START TEXT EXCERPT

We’re delighted to be able to give some more detail about the work of some of our PhD students.
Amy Mathieson‘s PhD is concerned with supporting family carers in providing home-based palliative care. She will be implementing an educational resource for carers looking after a family member towards the end-of-life. Prior to starting her PhD, Amy worked at the University of Manchester as a Research Assistant, with CLAHRC GM and the NIHR Greater Manchester Primary Care Patient Safety Translational Research Centre. Amy’s supervisors are Professor Gunn Grande and Professor Karen Luker.
Isabel Adeyemi’s PhD is part of our patient-centred care theme and is titled “can self-determination based interventions promote physical activity amongst people with physical mental multimorbidity”? Isabel is using a mixed-methods research design to develop an intervention to increase physical activity in sedentary adults with multimorbidity. Self-management behaviours, such as physical activity, are influenced by physical, social, psychological, and economic factors. In her PhD, Isabel is focussing more on isolating modifiable factors that have a psychological component and are implicated in motivation to engage in physical activity. Isabel’s supervisors are Dr Peter Coventry, Dr Sarah Knowles, and Professor Chris Armitage.
Jacqueline Lavallee has a health psychology background and is part of our wound care programme within the community services theme. Her PhD looks at “preventing pressure ulcers in the community” and her supervisors are Professor Dame Nicky Cullum and Dr Jo Dumville.
Dr Jennifer Voorhees is a GP from the United States who has previous experience researching access to primary care within a community. Jennifer moved to the UK in the summer of 2014 to join our primary care theme and will be based at The University of Manchester’s Centre for Primary Care. Her PhD is titled “understanding and improving access to primary care in Greater Manchester through community-based participatory research” and will be supervised by Dr Kath Checkland, Dr Simon Bailey and Prof Heather Waterman.
Nia Coupe has previous experience of working with CLAHRC GM on the COINCIDE trial, as well as various other research trials within The University of Manchester. Nia has joined our patient-centred care theme with her PhD “the implementation of a pledge scheme to promote behaviour change in people who are overweight or obese: feasibility and acceptability of implementation in primary care and community settings”, which will be supervised by Dr Sarah Peters and Dr Sarah Cotterill.

END TEXT EXCERPT
START DATA LISTING

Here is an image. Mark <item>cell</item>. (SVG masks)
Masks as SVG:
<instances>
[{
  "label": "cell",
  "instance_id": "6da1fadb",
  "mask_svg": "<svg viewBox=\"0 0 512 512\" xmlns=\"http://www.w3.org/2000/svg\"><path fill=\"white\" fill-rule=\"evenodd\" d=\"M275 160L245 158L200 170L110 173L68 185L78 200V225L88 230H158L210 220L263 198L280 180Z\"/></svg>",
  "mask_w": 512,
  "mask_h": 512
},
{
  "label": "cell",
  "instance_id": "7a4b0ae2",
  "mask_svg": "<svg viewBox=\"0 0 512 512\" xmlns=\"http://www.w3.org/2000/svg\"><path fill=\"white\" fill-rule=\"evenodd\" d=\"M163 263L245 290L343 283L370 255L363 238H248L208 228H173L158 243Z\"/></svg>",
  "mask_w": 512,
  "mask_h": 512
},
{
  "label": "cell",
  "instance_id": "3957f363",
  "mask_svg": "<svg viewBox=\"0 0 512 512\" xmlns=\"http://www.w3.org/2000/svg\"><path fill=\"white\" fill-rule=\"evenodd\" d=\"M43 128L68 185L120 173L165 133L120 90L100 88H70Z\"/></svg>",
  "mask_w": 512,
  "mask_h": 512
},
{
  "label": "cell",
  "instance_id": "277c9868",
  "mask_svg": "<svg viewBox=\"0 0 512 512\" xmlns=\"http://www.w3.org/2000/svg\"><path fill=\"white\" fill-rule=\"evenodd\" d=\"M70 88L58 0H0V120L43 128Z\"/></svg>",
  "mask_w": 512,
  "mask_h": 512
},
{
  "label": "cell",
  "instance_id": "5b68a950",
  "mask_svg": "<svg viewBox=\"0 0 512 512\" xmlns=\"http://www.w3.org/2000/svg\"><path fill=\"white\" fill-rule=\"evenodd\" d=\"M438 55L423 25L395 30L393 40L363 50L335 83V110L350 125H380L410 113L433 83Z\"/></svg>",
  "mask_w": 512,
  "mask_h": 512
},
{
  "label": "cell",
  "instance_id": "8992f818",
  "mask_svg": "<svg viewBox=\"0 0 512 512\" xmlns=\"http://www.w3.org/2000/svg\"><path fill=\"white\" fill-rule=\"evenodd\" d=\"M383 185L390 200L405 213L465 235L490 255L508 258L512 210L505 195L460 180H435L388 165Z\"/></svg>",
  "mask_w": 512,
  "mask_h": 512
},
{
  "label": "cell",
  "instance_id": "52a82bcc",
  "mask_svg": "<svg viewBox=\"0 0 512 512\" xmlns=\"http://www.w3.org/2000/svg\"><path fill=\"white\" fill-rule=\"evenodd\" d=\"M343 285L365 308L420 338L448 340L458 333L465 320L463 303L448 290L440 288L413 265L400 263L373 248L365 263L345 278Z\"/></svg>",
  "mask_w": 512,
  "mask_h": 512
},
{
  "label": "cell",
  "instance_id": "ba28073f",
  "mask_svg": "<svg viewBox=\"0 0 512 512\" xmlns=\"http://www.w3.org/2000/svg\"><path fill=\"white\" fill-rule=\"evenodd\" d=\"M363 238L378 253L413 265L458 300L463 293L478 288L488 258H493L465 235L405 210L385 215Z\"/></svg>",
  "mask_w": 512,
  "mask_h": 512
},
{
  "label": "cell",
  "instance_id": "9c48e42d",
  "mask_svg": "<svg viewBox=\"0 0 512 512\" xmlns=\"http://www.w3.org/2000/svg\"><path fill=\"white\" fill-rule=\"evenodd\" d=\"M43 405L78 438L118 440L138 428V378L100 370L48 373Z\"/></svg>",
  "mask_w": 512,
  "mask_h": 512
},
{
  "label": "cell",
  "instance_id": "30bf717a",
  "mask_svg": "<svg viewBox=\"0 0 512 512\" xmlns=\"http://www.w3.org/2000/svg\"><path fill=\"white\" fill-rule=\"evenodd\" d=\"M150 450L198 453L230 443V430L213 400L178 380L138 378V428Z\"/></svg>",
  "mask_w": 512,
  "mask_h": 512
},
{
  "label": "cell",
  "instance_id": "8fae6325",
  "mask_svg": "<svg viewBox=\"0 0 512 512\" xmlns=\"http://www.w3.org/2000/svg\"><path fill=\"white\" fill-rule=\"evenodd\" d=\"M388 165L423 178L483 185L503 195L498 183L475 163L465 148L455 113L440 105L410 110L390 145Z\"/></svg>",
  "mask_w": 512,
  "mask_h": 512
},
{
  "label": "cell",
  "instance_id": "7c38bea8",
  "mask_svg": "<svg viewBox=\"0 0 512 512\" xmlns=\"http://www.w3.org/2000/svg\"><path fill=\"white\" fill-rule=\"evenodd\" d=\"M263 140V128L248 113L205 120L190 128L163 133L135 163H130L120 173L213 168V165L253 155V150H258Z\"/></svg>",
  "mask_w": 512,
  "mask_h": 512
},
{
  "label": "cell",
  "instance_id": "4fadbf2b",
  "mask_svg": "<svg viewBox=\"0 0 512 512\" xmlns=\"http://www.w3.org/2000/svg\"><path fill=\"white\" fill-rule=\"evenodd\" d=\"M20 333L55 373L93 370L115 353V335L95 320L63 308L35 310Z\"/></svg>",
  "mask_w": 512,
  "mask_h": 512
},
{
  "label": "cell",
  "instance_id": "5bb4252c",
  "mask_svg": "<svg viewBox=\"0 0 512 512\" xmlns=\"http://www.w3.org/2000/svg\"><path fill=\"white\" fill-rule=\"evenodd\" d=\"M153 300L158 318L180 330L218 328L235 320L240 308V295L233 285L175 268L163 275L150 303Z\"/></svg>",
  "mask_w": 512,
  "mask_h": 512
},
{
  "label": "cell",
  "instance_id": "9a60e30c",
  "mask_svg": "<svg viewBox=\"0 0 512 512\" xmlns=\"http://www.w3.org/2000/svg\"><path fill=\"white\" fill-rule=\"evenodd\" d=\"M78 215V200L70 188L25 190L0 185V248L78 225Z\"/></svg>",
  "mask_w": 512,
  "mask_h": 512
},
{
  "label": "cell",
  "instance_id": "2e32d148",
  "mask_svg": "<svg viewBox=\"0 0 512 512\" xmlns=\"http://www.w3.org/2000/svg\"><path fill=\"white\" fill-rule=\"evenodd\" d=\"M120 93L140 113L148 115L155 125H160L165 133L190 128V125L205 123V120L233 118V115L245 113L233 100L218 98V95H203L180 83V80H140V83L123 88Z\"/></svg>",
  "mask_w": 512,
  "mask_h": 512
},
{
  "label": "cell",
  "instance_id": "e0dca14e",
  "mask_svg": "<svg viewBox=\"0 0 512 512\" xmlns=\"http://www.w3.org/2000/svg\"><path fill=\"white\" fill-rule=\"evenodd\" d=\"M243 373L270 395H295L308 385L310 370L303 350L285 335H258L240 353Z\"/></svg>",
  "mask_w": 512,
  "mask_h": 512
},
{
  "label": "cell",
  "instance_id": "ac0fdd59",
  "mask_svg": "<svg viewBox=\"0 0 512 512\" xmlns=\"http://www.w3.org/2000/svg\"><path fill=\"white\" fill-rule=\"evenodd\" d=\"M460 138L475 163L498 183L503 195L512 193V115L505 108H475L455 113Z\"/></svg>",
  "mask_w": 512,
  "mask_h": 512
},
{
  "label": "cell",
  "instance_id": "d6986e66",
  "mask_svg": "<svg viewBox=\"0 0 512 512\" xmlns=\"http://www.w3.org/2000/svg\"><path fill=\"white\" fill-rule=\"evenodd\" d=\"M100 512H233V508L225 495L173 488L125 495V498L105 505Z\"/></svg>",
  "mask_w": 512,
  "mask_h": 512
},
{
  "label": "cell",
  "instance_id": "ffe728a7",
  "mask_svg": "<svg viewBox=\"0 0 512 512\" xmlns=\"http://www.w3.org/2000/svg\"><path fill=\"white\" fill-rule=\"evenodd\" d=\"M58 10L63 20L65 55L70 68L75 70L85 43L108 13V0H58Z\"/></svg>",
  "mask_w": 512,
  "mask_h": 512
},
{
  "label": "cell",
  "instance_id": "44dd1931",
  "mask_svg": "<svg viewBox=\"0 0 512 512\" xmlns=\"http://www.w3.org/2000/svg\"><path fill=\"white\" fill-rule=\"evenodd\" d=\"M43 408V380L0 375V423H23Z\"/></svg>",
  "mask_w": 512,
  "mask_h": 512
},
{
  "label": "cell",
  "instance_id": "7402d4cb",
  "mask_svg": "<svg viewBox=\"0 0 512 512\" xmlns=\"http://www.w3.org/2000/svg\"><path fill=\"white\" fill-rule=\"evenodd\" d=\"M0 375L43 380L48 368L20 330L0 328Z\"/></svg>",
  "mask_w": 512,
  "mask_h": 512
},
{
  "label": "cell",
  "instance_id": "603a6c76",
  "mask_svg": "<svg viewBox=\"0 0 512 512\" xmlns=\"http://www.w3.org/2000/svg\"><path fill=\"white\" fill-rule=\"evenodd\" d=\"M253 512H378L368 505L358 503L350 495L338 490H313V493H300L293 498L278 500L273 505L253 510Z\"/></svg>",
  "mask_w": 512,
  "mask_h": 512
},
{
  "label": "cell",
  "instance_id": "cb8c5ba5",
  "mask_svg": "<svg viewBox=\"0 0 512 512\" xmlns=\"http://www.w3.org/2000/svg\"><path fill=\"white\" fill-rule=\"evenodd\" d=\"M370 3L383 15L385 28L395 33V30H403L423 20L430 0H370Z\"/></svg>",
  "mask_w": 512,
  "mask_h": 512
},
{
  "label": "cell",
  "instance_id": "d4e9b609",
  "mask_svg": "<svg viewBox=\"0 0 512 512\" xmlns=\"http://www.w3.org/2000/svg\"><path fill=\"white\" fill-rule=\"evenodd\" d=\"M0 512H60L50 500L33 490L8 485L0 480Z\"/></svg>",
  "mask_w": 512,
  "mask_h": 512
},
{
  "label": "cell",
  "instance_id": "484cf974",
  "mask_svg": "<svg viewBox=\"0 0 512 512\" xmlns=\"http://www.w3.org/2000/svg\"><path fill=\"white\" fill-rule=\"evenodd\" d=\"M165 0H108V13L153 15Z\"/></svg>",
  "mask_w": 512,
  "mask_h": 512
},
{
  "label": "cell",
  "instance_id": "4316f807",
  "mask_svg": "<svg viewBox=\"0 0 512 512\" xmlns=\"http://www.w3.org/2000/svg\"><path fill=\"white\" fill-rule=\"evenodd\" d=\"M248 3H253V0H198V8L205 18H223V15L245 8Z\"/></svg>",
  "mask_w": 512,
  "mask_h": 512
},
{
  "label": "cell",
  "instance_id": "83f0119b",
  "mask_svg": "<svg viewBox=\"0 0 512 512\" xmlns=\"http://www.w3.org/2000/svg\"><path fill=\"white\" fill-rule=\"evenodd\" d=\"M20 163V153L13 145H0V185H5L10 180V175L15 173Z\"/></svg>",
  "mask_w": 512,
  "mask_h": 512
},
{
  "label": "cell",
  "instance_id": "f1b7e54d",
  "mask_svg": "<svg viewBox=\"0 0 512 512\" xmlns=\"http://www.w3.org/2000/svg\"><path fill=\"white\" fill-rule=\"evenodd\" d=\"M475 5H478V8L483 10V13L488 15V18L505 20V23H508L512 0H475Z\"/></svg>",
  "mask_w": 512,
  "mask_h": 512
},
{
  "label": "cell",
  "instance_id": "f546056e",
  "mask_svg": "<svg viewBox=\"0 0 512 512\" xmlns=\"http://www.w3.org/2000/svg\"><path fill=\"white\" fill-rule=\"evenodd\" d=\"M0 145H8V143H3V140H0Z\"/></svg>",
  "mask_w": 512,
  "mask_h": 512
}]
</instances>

END DATA LISTING

**WHAT YOU WILL DO:** Rewrite the paragraph of the text on PhD students that begins "Dr Jennifer Voorhees is a GP" as a bulleted list, keeping its main facts. The records have no connection to the text about PhD students.

**SOLUTION TO THIS TASK:**
- Dr Jennifer Voorhees is a GP from the United States with previous experience researching access to primary care within a community.
- She moved to the UK in the summer of 2014 to join the primary care theme and will be based at The University of Manchester's Centre for Primary Care.
- Her PhD is titled "understanding and improving access to primary care in Greater Manchester through community-based participatory research."
- Her supervisors will be Dr Kath Checkland, Dr Simon Bailey and Prof Heather Waterman.